What lines of the data hold the string "recovery"? Pull each one out.
*** Begin section ***
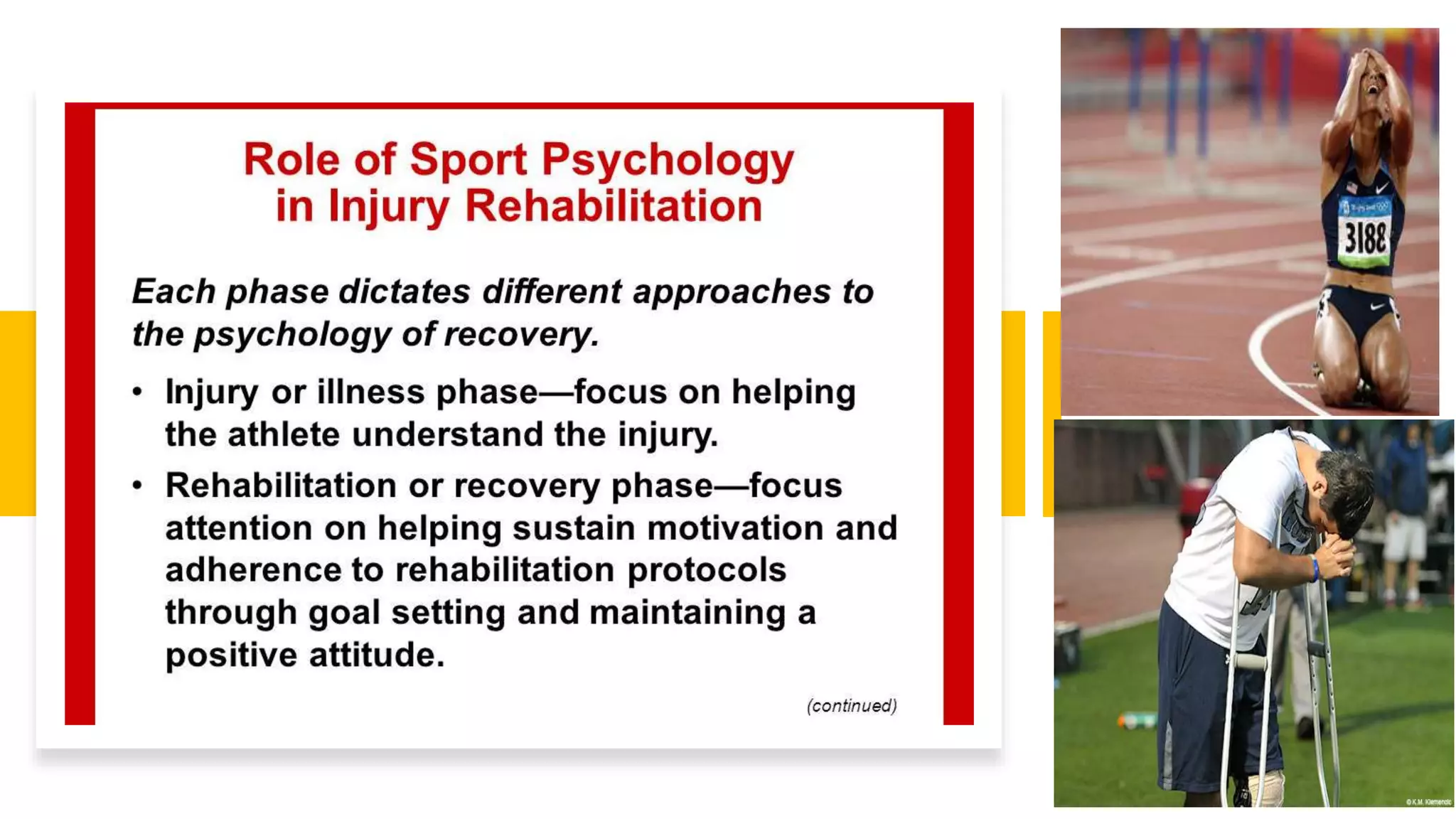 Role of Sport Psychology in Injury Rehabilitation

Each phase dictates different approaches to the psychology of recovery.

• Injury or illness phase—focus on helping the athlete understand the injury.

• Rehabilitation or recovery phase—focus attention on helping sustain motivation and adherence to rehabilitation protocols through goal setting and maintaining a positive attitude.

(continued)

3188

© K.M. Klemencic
*** End section ***
## SOLUTION TO THE EXERCISE
Each phase dictates different approaches to the psychology of recovery.
• Rehabilitation or recovery phase—focus attention on helping sustain motivation and adherence to rehabilitation protocols through goal setting and maintaining a positive attitude.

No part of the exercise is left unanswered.